В мозгу моем сразу круто переложились рули. Нельзя сказать, чтобы я не понимал значения слова «опасная». Я понимал. Но ведь всякие такие вещи только в кинофильмах бывают. И то главным образом в заграничных. Ну что, в самом деле! С Машей, что ли, я разведусь? И на Алешку по почте буду посылать ей алименты? Подумайте только! Нет, вы хорошенько подумайте: появится «опасная» и поссорит меня с Машей.
— Шура, — сказал я, — ерунда все это! Глупости. Не принимай так близко к сердцу. Что у тебя там еще есть? Компот? Давай сюда.
Я был по-прежнему еще вроде и в гостях, но чувствовал себя теперь совсем как дома. Полным хозяином дома. Степану Петровичу не нравится, как поступаю я, и Шура не нравится, а на телеграмму Ольги Николаевны он так сказал: «Что я — то могу сделать! У меня пароходы. Крутись, Константин, пока как-нибудь с Ленькой». Это мне могло понравиться?
Алешка вертелся у Шуры на руках, «гулил», теребил за уши.
— Друзей своих, Шура, я подбираю себе не по отметкам в паспорте. И мне все равно, замужем ты или не замужем. Но коли замужем — поздравляю! Только что же ты ни разу, и сегодня тоже, не привела с собой своего парня? Показала бы, познакомила. Где он работает?
Шура слегка словно бы запнулась. А может, Алешка больно дернул ее за ухо.
— Разве я тебе не говорила? Ой, барбинчик, цыпа моя!.. Да нет, говорила! Я ведь только что вернулась с Крайнего Севера. Из Норильска. Я одна приехала.
— А-а! Так ты хоть карточку его мне покажи.
— Зачем? И нет у меня… Я несчастливая, Костенька.
Она в каждом разговоре повторяла «несчастливая». Но не объясняла почему. Я не спрашивал. Человек и сам расскажет, если хочет. Но в этот раз у Шуры было столько горечи в словах и в глазах, такая просьба пожалеть ее, что я не выдержал:
— Он подлец оказался?
Шура приподняла Алешку, заслонила им лицо. А когда опустила, оно было уже спокойным, как всегда.
— Ой, ну до чего же славненький он, твой малыш! — вскрикнула она, будто перед этим и не было вовсе другого разговора. — Наверно, даже в самый пасмурный день от него в доме становится светло, как от солнышка?

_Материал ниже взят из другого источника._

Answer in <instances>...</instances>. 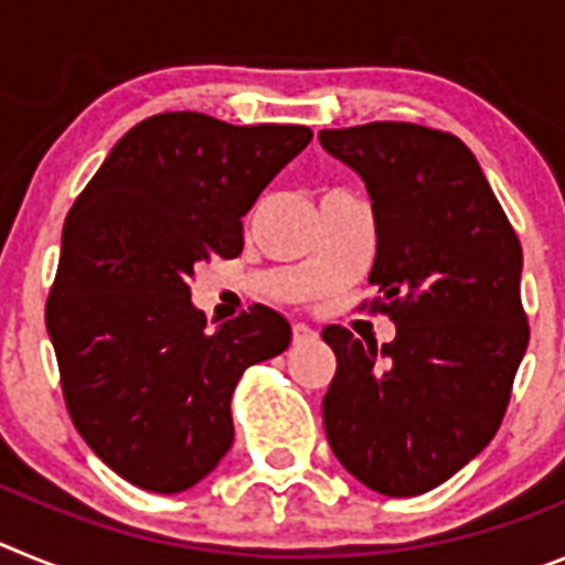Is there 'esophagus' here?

Держа его на руках, побегала взад и вперед по кухне. Алешка хохотал от удовольствия. Шура остановилась, начала подбрасывать его прямо к самому потолку, и Алешка отвечал на это уже совершенно диким, поросячьим визгом.
— Пора уходить, пора. И никак от него уйти невозможно! — сказала Шура. Устало присела на подоконник, одной рукой прижимая к себе Алешку, другой рукой потянулась за веткой черемухи, на которой была уже мелкая завязь зеленых ягод, не дотянулась, вздохнула, спросила ни с того ни с сего: — Костенька, какой день недели тебе нравится больше всего?